Standing up under pressure is an essential part of the job

Sure, just don't make the mistake of thinking that having a good/challenging question justifies asking it rudely.

Anonymous said...

Posters like Anon 3:33 tend to think the worst of people who post to this blog to complain. That's dangerous, when they don't know anything about the person they're critiquing.

In one conference interview (the only R-1 I've had), the interviewers kept interrupting me to ask questions that didn't make any sense, or to disagree with a point that I had only been answering for about 10 seconds, when I needed 20-30 seconds to finish the answer. Mind you, the interview was entirely on my research area, a small and new field in which there aren't many specialists (I'm one of them and none of my interviewers were).

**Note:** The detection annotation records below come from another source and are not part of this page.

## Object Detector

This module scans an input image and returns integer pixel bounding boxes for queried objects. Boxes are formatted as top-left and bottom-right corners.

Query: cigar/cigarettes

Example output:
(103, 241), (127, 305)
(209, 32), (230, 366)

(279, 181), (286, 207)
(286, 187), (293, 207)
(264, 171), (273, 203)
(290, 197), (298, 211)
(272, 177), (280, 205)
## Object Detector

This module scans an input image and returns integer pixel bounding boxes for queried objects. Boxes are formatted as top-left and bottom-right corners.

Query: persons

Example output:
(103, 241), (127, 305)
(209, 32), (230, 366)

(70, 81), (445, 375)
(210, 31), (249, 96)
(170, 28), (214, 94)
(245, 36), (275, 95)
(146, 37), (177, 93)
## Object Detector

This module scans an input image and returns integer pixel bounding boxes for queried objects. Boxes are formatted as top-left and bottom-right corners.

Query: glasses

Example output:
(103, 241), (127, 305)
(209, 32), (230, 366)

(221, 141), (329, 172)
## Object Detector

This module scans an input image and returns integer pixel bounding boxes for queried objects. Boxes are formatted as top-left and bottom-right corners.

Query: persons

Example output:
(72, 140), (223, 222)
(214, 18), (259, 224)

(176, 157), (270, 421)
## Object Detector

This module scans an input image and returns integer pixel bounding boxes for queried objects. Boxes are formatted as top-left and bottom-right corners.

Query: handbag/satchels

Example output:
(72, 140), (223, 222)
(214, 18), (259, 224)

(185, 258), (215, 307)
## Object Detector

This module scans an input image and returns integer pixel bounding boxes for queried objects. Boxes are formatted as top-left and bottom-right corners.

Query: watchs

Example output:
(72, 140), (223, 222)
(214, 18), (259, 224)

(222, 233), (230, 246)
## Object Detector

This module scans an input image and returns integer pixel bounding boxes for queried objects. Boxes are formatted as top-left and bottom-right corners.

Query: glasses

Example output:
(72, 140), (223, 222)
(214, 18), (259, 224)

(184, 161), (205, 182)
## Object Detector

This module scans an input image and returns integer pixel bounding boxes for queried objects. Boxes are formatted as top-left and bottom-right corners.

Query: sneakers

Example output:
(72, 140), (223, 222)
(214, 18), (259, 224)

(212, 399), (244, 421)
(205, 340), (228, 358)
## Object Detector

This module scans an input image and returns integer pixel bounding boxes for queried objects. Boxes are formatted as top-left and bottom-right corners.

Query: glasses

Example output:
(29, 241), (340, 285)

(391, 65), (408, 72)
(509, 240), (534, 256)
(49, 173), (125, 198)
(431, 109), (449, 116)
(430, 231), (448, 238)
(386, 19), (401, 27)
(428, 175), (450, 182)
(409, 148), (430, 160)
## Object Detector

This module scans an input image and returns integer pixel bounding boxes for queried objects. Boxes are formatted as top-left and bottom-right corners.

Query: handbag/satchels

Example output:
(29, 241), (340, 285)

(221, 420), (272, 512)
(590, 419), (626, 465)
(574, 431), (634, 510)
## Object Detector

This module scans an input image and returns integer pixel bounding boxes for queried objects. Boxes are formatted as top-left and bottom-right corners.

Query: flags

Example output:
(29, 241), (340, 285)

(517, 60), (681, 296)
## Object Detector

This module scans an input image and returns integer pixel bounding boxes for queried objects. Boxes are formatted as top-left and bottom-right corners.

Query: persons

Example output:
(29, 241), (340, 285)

So basically they were assuming they knew more than I did about my field, when they clearly didn't, and they were acting like asses in the process.

Anonymous said...

I would strongly advise against walking out of an interview. I had an interview at the APA that went terribly from my perspective. There were seemingly rude committee members asking very hostile questions with uncomprehending follow-ups. I never lost my cool, was pleasant throughout, and held firm on the points where I was correct. The interview was what ended up getting me the job. For years afterwards, I was told that my performance in that interview was the best my colleagues had ever seen.

Thinking that walking out of an interview is a good tactic is like thinking that Obama should have stalked out of the debates when McCain got hostile.